## Exercise instructions
• A. According to the black hole article, how far from Earth is the galaxy NGC 4889?
• B. From the black hole article, reproduce word for word the passage between "They said their" and "a June study.", inclusive.

Astronomers discover biggest black holes ever

Scientists have discovered the two biggest black holes ever observed, each with a mass billions of times greater than the Sun's, according to a study published Monday.

The two giants are located in the heart of a pair of galaxies several hundred million light years from Earth, said the study in scientific journal Nature.

Each black hole is estimated to have a mass about 10 billion times greater than the sun, dwarfing the previously largest-known black hole, which has a mass of 6.3 billion suns.

The University of California, Berkeley, team led by Nicholas McConnell and Chung-Pei Ma said one black hole is located in NGC 3842, the brightest of a cluster of galaxies about 320 million light years from Earth.

The second hole is of "comparable or greater mass" and is located in NGC 4889, the brightest galaxy in the Coma cluster, about 335 million light years away.

"These two black holes are significantly more massive than predicted," the astronomers wrote.
They said their calculations suggest that different evolutionary processes influence the growth of the largest galaxies and their black holes than in smaller galaxies.

Astronomers have long supposed that since the universe began it has harboured black holes with a mass the size of the two newly found giants.

These cosmic gluttons grow in tandem with their galaxies, slurping up gases, planets and stars.
"There is a symbiotic relationship between black holes and their galaxies that has existed since the dawn of time," Kevin Schawinski, a Yale astronomer said in a June study.

## Information shown
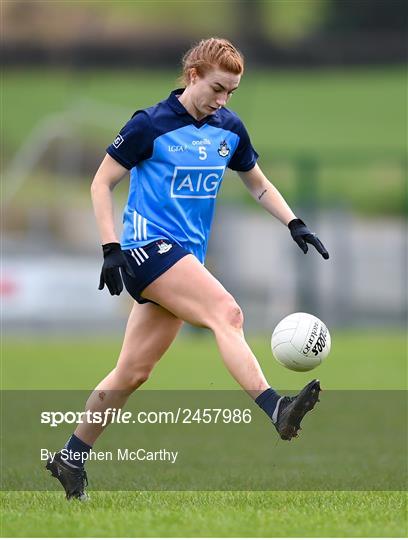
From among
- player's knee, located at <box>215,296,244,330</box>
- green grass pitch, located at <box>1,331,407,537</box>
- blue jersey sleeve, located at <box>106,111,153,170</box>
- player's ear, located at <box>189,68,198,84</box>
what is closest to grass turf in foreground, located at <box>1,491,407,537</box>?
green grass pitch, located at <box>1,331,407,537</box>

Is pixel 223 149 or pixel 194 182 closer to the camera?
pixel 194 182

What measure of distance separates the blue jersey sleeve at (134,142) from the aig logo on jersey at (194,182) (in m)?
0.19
==
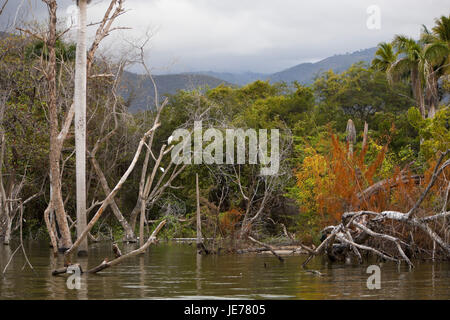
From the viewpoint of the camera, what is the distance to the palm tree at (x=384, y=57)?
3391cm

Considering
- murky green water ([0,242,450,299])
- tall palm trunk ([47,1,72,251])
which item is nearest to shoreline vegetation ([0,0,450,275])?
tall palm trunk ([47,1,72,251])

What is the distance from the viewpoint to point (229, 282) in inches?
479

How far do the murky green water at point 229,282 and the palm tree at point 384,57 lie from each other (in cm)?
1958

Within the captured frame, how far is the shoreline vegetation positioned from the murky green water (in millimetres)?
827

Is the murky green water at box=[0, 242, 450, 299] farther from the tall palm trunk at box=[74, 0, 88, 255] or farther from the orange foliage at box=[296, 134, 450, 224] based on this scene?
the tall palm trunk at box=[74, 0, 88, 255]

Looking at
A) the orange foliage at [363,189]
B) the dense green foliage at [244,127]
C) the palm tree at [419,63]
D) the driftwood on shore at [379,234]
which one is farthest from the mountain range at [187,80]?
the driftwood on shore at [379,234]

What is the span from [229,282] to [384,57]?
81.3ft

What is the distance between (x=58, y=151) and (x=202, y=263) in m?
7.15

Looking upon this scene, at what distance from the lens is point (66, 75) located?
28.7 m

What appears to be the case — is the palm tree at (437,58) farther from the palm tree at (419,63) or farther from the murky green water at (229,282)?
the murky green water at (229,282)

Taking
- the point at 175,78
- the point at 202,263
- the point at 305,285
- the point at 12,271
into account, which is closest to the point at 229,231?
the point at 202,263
==
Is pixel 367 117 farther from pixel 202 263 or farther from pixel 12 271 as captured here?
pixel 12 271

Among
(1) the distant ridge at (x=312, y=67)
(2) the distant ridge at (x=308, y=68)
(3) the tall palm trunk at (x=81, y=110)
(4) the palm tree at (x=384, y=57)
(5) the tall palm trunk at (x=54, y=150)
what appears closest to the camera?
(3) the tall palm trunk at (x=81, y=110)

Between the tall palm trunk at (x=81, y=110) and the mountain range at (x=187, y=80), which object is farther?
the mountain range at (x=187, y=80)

## Answers given
• A. About 335 million light years.

• B.
They said their calculations suggest that different evolutionary processes influence the growth of the largest galaxies and their black holes than in smaller galaxies.

Astronomers have long supposed that since the universe began it has harboured black holes with a mass the size of the two newly found giants.

These cosmic gluttons grow in tandem with their galaxies, slurping up gases, planets and stars.
"There is a symbiotic relationship between black holes and their galaxies that has existed since the dawn of time," Kevin Schawinski, a Yale astronomer said in a June study.